Dante Gabriel Rossetti

General Description

Date: 1861-1862
Subject: In this picture we observe St. George after he has killed the dragon, with the Princess Sabra thanking him. He looks out the window to the rejoicing crowd who celebrate their deliverance and carry the dragon's head in triumph.
Model: Elizabeth Siddal (Siddal sat for the Princess a few days before she died)


◦ Fredeman, Correspondence, 61. 105 and 62. 7

◦ Marillier, An Illustrated Memorial, 124.

◦ Sharp, Dante Gabriel Rossetti, 178-179

◦ Surtees, A Catalogue Raisonné, vol. 1, 87 (no. 151).

Scholarly Commentary

Production History

DGR began the picture in late 1861 and completed it around 13 January 1862. Ellen Heaton approached DGR to buy it and they came to an agreement in a few days at the end of December 1861. She bought it for 65 guineas. In 1868 DGR made a water-colour replica which he sold to Frederick W. Craven in 1871, but the location of this picture is not known.

DGR told Miss Heaton he judged the watercolour “strictly one of my best drawings”. He went on to describe the picture in greater detail: “I will send the St. George by the time you name if, as I imagine, nothing occurs to detain it. I trust you will not be disappointed with the out of window bit, which however is not very bright in effect. Being altogether in one corner, & no bright colour occurring anywhere else in the picture, it would hardly have been practicable without endangering the balance of light & shade, to have adopted an effect similar to that in Mr. Combe's picture, where the outdoor light is central. Moreover there is little seen here except a crowd of people & a dead dragon” (see Fredeman, Correspondence, 61. 105 and 62.7 ).

It is unclear if this picture was executed before the series of six designs DGR made for his Story of St. George stained glass series, now at the Victoria and Albert Museum. See the commentary for The Story of St. George and the Dragon: the Skulls Brought to the King.


St. George is pictured washing his hands after his battle with the dragon. He is wearing a dalmatic, the liturgical garment traditionally given to a young man entering the deaconate. If it has anything other than a decorative function, it may be a symbol of St. George's purity. St. George's head distinctly echoes DGR's representation of the head of Christ in Mary Magdalene at the Door of Simon the Pharisee, and in particular in the study he made for that head in 1858.

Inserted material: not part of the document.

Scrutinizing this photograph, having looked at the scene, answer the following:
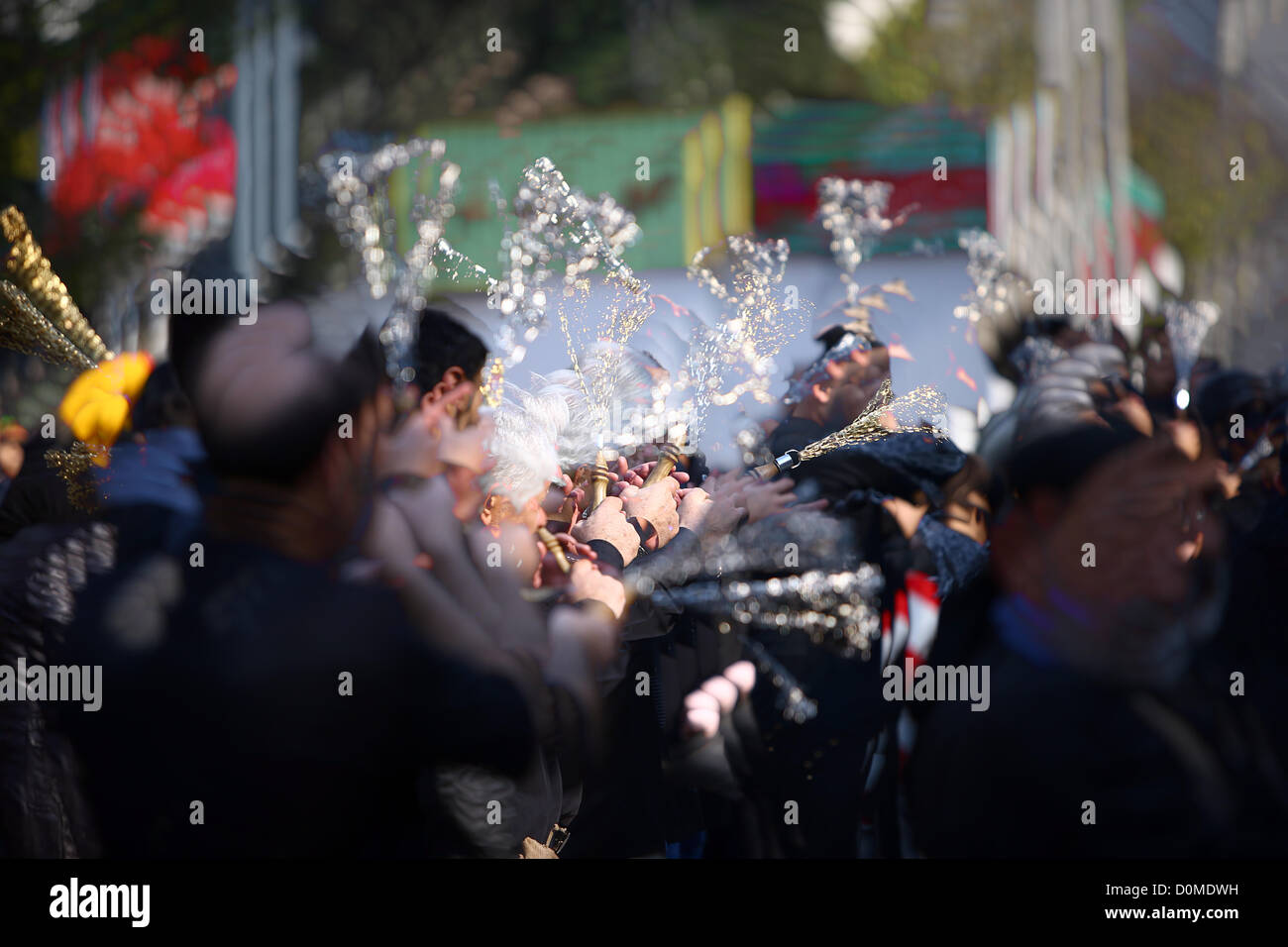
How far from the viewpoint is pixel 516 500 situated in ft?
8.48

The legend of St. George (the patron saint of England) and the dragon is essentially the same as the legend of Perseus and Andromeda. Widely dispersed as the legend is, all versions include the following bare narrative. Terrorized by a dragon, a town is forced by the monster to sacrifice a young girl each day to him. When St. George learns of this and that the Princess Sabra is his latest intended victim, he attacks the monster, finally defeats him, and completes his triumph with his marriage to the princess.